What Upasana is endeavoring to see is, if through fashion, can a certain dimension be added to bring out the best out of a being? What we are also interested in is to capture a glimpse of India, the great richness and wisdom it has to offer to the whole world particularly through textiles.
Uma says, “It came to me that this nation has some role to play. Everything this country does has some deeper meaning.”
Kalamkari is a textile that was used to write the story of gods on textiles. And it started in the temple. When you look at the block prints from Rajasthan, the kind of motifs they have, and ikat from Orissa, it has a very direct influence of the temple of Lord Jaganath.
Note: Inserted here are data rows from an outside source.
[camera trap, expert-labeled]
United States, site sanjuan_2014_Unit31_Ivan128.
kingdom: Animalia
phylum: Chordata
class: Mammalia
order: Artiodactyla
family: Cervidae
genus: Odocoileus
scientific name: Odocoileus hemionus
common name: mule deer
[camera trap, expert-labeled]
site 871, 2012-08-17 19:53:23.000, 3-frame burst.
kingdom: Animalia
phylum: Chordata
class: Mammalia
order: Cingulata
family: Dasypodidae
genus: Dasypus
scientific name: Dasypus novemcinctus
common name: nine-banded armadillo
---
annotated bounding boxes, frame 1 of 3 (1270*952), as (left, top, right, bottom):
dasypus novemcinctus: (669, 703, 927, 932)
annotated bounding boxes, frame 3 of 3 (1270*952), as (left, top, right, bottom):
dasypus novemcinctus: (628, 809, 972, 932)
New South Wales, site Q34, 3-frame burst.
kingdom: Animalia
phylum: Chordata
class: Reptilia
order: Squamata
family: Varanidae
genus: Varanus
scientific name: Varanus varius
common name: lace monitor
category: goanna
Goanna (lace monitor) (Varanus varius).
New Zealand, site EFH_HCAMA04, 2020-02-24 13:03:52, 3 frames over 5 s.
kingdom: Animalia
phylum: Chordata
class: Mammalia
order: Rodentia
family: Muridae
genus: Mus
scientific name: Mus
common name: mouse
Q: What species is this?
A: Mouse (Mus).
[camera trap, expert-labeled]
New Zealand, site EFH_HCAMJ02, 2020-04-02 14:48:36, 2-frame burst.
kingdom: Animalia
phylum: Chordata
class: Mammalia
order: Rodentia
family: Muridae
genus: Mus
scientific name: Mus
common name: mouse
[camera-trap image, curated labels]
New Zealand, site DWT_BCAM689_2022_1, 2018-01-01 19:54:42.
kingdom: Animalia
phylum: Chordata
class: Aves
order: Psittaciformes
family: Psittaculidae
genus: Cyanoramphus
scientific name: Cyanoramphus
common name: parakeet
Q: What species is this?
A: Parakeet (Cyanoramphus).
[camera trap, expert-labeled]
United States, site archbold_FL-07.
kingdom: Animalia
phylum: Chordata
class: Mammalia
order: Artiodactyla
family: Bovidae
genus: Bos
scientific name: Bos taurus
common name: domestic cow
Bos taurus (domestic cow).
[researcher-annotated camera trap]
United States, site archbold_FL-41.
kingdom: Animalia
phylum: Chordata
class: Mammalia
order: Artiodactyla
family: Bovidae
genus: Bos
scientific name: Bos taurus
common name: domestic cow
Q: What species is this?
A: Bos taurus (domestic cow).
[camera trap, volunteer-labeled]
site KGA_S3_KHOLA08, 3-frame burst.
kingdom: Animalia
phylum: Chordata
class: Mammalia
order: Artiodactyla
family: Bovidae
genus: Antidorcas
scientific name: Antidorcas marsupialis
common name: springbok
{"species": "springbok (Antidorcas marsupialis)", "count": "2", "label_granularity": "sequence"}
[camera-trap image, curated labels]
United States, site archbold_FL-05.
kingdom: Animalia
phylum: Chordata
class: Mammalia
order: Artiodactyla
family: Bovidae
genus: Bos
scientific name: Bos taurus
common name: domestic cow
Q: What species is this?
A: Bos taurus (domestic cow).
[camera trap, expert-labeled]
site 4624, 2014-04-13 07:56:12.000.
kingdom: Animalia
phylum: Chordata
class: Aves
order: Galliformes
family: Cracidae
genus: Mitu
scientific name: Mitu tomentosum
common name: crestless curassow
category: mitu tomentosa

What we do at Upasana, is arrange the fabrics according to the states of India. We go to one state every year, do a research and study, and get that fabric into Upasana. So every year one state is added. India has 29 states, so one day we hope to have all the 29 states. So this way, we try to revive the traditional fabrics of India which the market is not able to get, because they are in small villages, and those fabrics are dying, because there is no one to bring it to the market. They help the small villages to bring the fabrics to the market, and tell India, this state makes this fabric.
“We have learnt now, that what we would like to do is design a system. A system which allows people to be happy and creative, irrespective of what we are, irrespective of how good we are technically in certain things, and if we are not, even if we are illiterate, how can we be most expressive in our capacity with what we hold. That is what creativity is for us, in this moment”.
It is our guiding belief that, “Creativity doesn’t come inside a box, it’s comes outside, it’s like a fragrance. It’s everywhere, and it has to be”.